Improved performance of semiconductor laser tracking frequency gauge
D.M. Kaplan, T.J. Roberts, J.D. Phillips, R.D. Reasenberg

TL;DR
This paper reports significant improvements in the accuracy of a semiconductor-laser tracking frequency gauge, enhancing its potential for precise distance measurements in gravity research and space astronomy.
Contribution
The authors present a doubled incremental distance accuracy and a twentyfold improvement in absolute distance accuracy for the tracking frequency gauge.
Findings
Incremental distance accuracy improved to 0.9 pm in 80 s.
Absolute distance accuracy improved to 0.17 μm in 1000 s.
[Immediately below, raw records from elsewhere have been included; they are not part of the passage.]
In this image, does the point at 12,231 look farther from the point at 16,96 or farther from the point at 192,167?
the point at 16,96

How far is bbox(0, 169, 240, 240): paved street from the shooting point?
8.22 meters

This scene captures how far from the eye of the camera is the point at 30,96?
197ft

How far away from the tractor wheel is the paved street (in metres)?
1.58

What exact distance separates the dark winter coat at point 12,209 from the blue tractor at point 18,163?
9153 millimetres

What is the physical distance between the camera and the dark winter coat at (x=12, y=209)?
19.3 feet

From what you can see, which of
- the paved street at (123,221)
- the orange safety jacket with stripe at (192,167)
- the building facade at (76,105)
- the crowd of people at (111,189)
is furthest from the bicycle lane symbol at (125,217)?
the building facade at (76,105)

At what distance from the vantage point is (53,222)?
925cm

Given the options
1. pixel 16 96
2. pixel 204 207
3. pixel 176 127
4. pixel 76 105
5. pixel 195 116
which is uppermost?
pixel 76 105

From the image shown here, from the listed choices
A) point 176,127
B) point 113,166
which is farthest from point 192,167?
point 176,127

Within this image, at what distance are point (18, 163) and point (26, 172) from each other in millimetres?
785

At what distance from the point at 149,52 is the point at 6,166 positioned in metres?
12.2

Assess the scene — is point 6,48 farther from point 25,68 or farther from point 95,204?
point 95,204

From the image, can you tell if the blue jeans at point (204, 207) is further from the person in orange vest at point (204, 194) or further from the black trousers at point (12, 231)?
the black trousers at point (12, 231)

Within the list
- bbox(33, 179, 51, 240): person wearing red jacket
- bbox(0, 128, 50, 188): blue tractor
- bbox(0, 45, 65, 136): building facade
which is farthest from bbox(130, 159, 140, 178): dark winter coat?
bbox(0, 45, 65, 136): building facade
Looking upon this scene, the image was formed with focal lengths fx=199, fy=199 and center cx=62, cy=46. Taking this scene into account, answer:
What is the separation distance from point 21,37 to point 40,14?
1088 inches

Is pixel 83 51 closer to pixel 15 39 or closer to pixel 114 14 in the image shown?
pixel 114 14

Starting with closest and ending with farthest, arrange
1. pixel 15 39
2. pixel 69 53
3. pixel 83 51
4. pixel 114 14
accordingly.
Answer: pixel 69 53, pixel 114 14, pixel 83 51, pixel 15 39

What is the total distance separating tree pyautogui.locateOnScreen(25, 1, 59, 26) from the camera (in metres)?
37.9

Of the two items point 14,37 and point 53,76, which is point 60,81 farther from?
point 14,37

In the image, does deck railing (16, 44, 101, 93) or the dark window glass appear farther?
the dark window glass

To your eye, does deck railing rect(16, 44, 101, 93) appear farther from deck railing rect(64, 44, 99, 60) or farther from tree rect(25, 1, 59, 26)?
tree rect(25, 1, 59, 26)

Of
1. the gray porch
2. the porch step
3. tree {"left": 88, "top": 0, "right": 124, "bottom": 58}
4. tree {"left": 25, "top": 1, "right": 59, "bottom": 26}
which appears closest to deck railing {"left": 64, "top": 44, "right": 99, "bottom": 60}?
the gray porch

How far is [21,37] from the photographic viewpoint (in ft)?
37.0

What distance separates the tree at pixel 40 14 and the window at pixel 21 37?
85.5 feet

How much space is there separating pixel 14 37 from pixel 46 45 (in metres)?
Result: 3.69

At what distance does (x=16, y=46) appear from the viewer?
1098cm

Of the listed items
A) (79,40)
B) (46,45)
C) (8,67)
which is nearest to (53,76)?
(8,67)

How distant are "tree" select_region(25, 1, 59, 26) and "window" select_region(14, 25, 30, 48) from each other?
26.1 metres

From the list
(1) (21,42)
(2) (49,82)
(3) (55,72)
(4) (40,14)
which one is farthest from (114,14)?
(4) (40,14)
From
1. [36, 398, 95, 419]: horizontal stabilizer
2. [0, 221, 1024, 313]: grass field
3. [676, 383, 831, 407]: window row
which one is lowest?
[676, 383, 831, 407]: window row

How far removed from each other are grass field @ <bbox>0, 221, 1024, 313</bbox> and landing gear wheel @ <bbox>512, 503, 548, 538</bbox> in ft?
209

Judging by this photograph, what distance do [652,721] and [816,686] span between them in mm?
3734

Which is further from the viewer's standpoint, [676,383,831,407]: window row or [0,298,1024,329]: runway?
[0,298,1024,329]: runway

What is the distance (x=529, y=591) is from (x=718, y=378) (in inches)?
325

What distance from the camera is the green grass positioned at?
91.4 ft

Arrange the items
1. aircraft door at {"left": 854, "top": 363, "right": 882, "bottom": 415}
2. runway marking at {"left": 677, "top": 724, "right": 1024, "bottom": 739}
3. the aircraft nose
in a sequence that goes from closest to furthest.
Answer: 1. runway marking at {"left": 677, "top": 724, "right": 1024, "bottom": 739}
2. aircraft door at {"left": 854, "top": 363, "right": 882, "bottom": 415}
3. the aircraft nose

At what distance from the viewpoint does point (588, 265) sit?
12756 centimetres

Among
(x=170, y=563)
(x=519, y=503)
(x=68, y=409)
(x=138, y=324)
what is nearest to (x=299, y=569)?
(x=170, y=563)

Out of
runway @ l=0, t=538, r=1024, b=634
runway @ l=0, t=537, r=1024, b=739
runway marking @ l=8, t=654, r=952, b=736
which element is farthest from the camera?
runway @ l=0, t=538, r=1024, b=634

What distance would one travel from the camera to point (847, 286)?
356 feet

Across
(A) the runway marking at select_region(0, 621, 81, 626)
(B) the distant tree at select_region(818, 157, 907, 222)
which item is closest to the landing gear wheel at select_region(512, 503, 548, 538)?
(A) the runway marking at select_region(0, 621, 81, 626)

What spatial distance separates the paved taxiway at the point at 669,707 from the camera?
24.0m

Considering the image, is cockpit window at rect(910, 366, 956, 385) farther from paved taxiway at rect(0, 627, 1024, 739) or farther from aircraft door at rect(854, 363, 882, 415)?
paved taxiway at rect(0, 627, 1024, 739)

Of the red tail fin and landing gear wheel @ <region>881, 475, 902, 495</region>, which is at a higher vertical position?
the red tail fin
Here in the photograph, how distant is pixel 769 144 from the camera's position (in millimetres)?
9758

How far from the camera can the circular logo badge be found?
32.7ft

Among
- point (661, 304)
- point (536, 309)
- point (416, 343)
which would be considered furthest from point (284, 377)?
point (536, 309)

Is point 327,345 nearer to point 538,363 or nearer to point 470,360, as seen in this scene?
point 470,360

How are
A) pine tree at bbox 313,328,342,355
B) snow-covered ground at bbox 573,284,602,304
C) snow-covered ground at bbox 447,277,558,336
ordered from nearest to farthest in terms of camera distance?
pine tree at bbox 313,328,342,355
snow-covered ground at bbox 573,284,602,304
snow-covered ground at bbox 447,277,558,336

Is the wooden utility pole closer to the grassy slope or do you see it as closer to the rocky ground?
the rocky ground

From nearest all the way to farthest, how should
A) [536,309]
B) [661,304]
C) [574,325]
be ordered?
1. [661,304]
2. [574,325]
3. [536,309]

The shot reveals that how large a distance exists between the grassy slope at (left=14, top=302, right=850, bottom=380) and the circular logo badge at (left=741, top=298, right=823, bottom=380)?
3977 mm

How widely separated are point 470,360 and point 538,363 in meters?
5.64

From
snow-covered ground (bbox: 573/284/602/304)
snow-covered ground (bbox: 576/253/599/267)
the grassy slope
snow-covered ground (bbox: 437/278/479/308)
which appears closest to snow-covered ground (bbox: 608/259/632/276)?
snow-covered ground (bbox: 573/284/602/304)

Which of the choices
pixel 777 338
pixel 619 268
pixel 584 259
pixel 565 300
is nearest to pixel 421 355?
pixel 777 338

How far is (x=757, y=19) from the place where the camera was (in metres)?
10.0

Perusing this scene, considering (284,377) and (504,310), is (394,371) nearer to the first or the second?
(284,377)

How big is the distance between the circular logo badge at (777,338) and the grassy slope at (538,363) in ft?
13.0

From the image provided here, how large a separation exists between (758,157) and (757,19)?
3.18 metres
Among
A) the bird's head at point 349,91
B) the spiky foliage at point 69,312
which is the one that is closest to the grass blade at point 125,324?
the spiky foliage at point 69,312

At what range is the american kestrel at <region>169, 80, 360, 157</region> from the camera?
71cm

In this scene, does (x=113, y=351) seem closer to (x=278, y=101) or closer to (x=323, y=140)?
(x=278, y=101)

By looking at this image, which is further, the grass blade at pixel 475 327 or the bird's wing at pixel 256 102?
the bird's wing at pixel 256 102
Restoration of distance measurement accuracy after interruption using combined methods.
Abstract
We describe new results from the semiconductor-laser tracking frequency gauge, an instrument that can perform sub-picometer distance measurements and has applications in gravity research and in space-based astronomical instruments proposed for the study of light from extrasolar planets. Compared with previous results, we have improved incremental distance accuracy by a factor of two, to 0.9 pm in 80 s averaging time, and absolute distance accuracy by a factor of 20, to 0.17 m in 1000 s. After an interruption of operation of a tracking frequency gauge used to control a distance, it is now possible, using a nonresonant measurement interferometer, to restore the distance to picometer accuracy by combining absolute and incremental distance measurements.